[Start Information given]

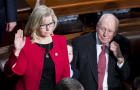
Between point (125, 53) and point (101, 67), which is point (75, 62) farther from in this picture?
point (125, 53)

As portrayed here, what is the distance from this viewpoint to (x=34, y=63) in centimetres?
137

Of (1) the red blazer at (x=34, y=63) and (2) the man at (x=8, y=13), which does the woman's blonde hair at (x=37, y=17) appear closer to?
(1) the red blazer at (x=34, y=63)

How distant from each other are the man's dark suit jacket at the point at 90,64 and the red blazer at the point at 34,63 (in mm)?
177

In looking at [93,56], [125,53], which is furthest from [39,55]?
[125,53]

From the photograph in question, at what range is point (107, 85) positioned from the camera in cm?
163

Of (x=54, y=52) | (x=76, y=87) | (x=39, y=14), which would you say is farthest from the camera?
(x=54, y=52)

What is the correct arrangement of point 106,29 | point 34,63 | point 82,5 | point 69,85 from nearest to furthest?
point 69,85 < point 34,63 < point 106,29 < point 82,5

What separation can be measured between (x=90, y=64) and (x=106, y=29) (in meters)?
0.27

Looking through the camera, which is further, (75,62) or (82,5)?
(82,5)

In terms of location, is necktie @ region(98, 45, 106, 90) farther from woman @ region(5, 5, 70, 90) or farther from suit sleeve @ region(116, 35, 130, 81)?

[End Information given]

Do this
Can you reproduce the listing above with each "camera" replaced by "lens", leaving everything else unchanged and the pictures out?

Solution for this exercise
Between point (125, 53) and point (101, 67), which is point (75, 62) farther from in this picture?
point (125, 53)

As portrayed here, what is the distance from this viewpoint to (x=34, y=63) in centimetres?
137

Of (1) the red blazer at (x=34, y=63) and (2) the man at (x=8, y=13), which does the woman's blonde hair at (x=37, y=17) appear closer to?
(1) the red blazer at (x=34, y=63)

How distant from each other are the man's dark suit jacket at the point at 90,64 and the red blazer at the point at 34,63 (in mm)?
177

In looking at [93,56], [125,53], which is furthest from [39,55]?
[125,53]

From the photograph in question, at what range is point (107, 85) positioned from the lens in cm?
163

Of (x=54, y=52) | (x=76, y=87) | (x=39, y=14), which would you say is farthest from the lens?
(x=54, y=52)

What is the correct arrangement of point 106,29 | point 34,63 | point 82,5 | point 69,85 from nearest to furthest?
point 69,85 < point 34,63 < point 106,29 < point 82,5

What separation can be measured between (x=90, y=64) and (x=106, y=29) (in meters)?
0.27

Looking through the lens, which is further, (75,62) or (82,5)?
(82,5)

In terms of location, is necktie @ region(98, 45, 106, 90) farther from woman @ region(5, 5, 70, 90) or farther from suit sleeve @ region(116, 35, 130, 81)?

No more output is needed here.